------ STORED DATA ------

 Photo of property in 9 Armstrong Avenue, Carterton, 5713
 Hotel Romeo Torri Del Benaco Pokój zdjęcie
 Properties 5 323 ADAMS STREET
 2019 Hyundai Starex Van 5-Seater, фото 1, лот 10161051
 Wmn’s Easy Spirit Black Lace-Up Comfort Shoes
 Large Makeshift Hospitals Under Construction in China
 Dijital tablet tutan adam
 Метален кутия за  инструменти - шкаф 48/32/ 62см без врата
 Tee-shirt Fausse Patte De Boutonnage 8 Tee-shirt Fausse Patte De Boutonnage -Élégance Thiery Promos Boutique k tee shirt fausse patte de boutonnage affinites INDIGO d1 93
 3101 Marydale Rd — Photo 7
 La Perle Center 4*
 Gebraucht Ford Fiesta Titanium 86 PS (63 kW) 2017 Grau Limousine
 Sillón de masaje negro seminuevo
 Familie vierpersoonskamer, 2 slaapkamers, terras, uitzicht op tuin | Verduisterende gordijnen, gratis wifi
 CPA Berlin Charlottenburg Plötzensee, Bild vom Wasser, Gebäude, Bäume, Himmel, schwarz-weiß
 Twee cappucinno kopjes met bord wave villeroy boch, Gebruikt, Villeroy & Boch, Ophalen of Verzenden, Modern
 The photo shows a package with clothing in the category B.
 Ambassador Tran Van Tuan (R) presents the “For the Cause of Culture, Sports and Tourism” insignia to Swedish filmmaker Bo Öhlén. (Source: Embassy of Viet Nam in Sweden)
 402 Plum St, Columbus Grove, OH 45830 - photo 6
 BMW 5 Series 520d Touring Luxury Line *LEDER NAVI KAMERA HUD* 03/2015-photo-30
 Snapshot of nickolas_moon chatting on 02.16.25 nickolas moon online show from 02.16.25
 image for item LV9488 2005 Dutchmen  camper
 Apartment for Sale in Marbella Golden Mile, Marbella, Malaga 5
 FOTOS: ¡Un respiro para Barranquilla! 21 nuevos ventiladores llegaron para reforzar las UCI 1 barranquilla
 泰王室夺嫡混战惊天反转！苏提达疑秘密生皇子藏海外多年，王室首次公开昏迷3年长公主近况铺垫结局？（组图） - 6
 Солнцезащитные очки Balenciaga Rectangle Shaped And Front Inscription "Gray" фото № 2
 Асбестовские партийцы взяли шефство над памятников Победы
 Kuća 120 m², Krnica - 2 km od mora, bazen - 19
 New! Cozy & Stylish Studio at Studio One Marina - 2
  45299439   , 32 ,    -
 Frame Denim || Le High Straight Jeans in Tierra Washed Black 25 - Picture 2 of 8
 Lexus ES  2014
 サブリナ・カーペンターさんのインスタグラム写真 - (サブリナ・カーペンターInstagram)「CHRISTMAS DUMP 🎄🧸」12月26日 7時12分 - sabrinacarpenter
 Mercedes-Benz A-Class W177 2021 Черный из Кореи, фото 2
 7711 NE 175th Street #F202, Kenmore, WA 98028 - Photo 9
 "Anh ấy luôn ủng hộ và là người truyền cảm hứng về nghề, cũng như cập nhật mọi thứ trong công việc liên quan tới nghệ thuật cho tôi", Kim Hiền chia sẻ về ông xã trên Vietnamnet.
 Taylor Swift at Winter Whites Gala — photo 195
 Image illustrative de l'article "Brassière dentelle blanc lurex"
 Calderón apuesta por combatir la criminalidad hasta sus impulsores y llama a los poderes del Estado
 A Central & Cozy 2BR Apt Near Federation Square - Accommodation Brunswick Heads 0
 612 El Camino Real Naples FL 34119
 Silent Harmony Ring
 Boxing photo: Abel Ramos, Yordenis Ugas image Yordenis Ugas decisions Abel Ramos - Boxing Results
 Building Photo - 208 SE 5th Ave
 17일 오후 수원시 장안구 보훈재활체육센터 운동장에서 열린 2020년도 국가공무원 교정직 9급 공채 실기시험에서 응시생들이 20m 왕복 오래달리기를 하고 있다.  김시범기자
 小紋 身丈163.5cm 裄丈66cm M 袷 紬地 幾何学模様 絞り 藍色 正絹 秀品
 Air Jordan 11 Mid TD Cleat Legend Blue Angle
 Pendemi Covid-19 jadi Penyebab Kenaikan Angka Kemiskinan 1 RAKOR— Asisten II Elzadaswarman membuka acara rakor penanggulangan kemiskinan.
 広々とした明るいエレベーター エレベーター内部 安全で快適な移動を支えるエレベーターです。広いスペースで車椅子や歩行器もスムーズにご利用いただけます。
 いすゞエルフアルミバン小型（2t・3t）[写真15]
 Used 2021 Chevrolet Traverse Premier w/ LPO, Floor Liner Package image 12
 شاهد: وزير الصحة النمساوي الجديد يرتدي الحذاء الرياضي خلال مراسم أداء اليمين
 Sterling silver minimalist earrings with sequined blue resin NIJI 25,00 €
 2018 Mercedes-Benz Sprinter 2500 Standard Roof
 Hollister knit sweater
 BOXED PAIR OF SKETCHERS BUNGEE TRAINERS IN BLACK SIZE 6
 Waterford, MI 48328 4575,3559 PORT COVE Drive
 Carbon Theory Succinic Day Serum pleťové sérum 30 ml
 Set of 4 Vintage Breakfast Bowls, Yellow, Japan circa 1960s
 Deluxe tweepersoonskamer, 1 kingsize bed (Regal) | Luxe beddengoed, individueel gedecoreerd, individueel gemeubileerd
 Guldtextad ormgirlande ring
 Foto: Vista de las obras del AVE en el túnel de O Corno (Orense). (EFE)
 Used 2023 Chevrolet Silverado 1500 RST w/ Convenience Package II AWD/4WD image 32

------

**THE PROBLEM**
With the string "Chevrolet" as the key, filter the data above and show the lines that match.

**TASK SOLUTION**
 Used 2021 Chevrolet Traverse Premier w/ LPO, Floor Liner Package image 12
 Used 2023 Chevrolet Silverado 1500 RST w/ Convenience Package II AWD/4WD image 32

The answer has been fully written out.